Gökova Akyaka'da turizmdeki hareket beklentileri karşılamıyor

Ufuk GERGERLİOĞLU

YAYINLAMA
GÜNCELLEME

 

Bu hafta da sizleri, Muğla'nın Ula ilçesine bağlı üç bin nüfuslu Akyaka bölgesine götürmek istedim. Tatil münasebetiyle bulunduğum bu bölgeden, turizm içerikli bir yazı yazmanın uygun olabileceğini düşündüm.

Akyaka, özellikle son yıllarda, yerli ve yabancı turistlerin ilgi odağı olmaya başladı. Gökova Körfezi'nin incisi olan bu bölge, yakın bir zamanda Muğla'nın en gözde yeri olmaya aday görünüyor. Havası, denizi, doğası ile Akyaka, bir süre sonra turistlerin vazgeçemeyeceği bir yer haline gelebilir.

Apart pansiyonlar diyarı

Akyaka bölgesinde, yaklaşık 200 apart ve pansiyon bulunuyor. Bölge, 80'li yılların sonunda çıkartılan kanunla özel çevre koruma bölgesi ve sit alanı ilan edilmiş. Burada, beş yıldızlı otellere ve çok katlı binalara rastlamanız mümkün değil. Apart ve pansiyonlar bile en fazla üç kata kadar çıkabiliyor. Aynı zamanda, toprak ve arazi sahiplerinin ellerindeki imara açık parsellere %10 ve %20 inşaat izni verilmektedir. Durum böyle olunca da, karşımıza çarpık ve yoğun bir yapı yığını çıkmıyor. Umarım bu doğal ortam, birtakım sebeplerle erozyona uğramaz.

Tabii ki bu bölgenin, turizm sektörünün içinde bulunmuş olduğu birtakım gelişmelerden etkilenmemesi mümkün değil. Turizm sektörünün lehine veya aleyhine çıkacak en küçük karar veya haber, bölgeyi derinden etkiliyor. İmara açık alanların genişletilmesi veya daraltılması, diğer bir ifade ile özel mülkiyet kullanım alanının sınırlarının büyütülüp küçültülmesi, yazılı ve görsel medya aracılığı ile belirli bölge veya alanlar için kamuoyu oluşturulması, bölgeye özel çıkarılan veya kaldırılan teşvikler gibi karar ve haberler, ilgili bölgede dengeleri değiştirebilir.

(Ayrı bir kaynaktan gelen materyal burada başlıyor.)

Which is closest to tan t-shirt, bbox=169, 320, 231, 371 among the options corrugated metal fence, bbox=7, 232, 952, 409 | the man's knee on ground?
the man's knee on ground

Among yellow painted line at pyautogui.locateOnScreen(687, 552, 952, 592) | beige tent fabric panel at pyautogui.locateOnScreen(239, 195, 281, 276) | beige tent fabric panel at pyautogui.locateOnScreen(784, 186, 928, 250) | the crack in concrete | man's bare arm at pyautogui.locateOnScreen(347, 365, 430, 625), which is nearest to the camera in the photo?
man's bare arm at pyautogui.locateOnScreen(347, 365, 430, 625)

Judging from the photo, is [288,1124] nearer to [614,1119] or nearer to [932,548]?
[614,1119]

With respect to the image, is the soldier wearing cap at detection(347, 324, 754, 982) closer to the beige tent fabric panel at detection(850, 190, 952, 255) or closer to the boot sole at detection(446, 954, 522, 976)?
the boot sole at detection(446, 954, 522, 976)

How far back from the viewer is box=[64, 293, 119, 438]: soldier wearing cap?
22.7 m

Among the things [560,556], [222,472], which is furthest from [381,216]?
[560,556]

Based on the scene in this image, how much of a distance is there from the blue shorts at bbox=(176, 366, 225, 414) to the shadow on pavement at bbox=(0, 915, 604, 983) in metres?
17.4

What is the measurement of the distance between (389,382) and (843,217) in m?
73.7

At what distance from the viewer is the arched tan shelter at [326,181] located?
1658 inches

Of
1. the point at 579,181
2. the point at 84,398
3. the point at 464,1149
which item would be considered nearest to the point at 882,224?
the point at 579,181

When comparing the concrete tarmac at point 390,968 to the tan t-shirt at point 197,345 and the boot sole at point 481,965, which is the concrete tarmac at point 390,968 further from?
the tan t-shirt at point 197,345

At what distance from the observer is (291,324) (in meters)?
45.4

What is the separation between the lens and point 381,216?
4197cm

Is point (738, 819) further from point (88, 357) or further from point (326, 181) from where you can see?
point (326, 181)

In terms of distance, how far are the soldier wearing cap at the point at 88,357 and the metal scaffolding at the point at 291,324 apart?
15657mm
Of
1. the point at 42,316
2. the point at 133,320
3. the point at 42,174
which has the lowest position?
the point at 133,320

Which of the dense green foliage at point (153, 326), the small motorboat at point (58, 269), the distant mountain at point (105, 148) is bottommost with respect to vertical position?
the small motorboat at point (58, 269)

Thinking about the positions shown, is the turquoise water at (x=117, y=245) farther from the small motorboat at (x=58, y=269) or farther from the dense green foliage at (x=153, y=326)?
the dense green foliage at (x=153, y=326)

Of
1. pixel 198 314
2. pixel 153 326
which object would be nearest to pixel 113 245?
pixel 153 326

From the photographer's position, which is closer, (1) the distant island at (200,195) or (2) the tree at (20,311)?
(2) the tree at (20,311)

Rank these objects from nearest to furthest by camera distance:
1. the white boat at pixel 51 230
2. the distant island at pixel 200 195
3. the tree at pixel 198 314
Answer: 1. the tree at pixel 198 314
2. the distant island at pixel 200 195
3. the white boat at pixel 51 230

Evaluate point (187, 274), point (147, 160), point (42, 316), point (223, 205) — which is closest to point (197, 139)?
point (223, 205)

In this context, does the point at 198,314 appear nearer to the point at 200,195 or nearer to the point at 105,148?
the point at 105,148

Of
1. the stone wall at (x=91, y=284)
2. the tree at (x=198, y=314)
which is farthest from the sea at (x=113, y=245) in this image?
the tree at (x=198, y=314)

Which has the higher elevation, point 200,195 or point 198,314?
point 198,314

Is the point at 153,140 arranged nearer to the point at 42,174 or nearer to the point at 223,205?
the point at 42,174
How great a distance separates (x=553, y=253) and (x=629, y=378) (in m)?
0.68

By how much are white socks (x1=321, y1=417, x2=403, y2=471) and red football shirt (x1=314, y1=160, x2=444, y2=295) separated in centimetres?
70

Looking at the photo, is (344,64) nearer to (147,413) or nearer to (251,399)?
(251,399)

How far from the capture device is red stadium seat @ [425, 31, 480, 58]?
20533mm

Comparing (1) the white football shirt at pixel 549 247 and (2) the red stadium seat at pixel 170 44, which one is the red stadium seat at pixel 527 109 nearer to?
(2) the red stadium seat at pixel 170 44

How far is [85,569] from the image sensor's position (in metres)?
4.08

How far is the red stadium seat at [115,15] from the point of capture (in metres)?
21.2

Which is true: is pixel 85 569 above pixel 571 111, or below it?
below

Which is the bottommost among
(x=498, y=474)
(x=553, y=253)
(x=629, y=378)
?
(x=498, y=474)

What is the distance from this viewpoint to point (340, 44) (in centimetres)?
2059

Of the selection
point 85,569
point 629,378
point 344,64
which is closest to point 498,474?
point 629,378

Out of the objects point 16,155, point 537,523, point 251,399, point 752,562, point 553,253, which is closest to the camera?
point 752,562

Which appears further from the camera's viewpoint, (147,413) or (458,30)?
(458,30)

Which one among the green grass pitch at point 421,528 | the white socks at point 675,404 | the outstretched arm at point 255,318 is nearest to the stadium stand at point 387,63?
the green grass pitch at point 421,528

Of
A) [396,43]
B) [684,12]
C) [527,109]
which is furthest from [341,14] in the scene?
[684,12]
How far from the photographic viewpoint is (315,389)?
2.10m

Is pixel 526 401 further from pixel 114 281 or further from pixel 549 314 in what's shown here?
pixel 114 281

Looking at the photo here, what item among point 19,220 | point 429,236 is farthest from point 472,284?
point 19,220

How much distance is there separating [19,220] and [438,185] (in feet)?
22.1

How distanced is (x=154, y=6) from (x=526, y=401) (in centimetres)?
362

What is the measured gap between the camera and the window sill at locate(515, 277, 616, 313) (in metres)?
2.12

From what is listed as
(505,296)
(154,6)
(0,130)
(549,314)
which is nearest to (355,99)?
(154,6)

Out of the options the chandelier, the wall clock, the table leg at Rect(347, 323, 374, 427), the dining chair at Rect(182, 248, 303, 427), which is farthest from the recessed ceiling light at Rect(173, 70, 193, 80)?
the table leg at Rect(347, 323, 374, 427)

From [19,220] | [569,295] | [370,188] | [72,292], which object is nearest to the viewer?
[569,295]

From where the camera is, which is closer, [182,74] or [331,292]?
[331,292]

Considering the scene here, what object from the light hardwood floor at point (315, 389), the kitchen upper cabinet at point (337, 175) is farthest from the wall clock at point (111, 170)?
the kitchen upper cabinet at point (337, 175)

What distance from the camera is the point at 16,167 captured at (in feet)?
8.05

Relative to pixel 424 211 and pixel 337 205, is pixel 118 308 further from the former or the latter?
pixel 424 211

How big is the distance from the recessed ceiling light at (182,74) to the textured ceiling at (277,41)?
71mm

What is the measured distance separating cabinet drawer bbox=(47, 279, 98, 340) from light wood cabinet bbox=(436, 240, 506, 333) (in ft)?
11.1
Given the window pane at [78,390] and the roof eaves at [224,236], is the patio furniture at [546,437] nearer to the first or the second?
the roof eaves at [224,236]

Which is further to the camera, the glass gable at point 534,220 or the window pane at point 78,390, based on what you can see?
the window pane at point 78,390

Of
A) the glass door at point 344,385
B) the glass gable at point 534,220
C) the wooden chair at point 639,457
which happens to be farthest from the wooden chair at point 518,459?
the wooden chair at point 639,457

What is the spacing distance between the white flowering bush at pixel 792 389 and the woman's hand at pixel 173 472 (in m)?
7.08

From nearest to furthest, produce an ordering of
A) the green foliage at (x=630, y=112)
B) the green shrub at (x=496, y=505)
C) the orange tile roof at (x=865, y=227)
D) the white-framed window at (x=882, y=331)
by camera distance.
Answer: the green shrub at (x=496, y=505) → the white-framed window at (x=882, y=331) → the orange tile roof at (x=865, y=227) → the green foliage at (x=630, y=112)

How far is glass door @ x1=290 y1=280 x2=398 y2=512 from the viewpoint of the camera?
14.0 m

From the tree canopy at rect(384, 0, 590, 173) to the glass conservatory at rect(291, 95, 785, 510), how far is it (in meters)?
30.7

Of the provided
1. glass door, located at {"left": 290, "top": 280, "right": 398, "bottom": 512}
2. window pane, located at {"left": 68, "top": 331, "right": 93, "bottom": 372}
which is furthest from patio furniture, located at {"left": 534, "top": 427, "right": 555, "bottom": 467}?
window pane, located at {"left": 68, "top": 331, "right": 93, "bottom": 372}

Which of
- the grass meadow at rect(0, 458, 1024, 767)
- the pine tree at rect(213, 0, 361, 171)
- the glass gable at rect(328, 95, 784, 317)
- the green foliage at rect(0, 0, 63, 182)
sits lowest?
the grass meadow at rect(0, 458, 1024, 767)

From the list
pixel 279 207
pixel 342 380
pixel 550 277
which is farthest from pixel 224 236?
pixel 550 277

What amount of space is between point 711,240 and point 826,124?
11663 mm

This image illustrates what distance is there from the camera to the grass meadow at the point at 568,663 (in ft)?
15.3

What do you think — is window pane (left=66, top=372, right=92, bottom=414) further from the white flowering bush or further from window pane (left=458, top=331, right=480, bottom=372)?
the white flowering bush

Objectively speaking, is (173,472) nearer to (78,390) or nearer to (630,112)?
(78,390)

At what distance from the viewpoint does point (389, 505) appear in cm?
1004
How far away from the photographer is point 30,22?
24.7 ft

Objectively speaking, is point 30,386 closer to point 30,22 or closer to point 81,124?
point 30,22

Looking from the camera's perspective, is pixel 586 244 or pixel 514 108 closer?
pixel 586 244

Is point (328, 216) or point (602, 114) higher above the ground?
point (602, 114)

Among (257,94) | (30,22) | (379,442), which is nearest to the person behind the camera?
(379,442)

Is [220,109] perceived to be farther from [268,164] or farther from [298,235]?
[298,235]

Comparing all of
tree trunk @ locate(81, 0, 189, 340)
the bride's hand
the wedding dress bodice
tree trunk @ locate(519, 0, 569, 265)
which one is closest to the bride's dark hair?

Akyaka bölgesini daha yakından tanımak ve turizm sektöründe yaşanan veya yaşanacak gelişmelerin bölgeye etkisinin neler olduğunu görebilmek için farklı sektörlerde faaliyet gösteren esnaf ve işletmelerin görüşlerini aldım. Apart ve pansiyon işletmeciliği bölge istihdamında önemli olduğu için görüşlerini alacağım kişiyi dikkatlice seçmeye çalıştım. Görüşlerine başvurduğum kişi, hem apart veya pansiyon sahibi olmalı hem bölgeyi yakından tanımalı hem de sektörde yaşanan gelişmelerin bölgeye etkilerini iyi okuyabilmeliydi. Bu düşünce ile küçük çaplı bir araştırma yaptım ve çeşitli vesilelerle konusunda uzman kişiyi buldum. Apart ve pansiyon ile ilgili detaylı kişi görüşüne geçmeden önce Akyaka beldesinin merkezinde yaşanan atmosferi esnafların ağzından sizlere aktarmak isterim.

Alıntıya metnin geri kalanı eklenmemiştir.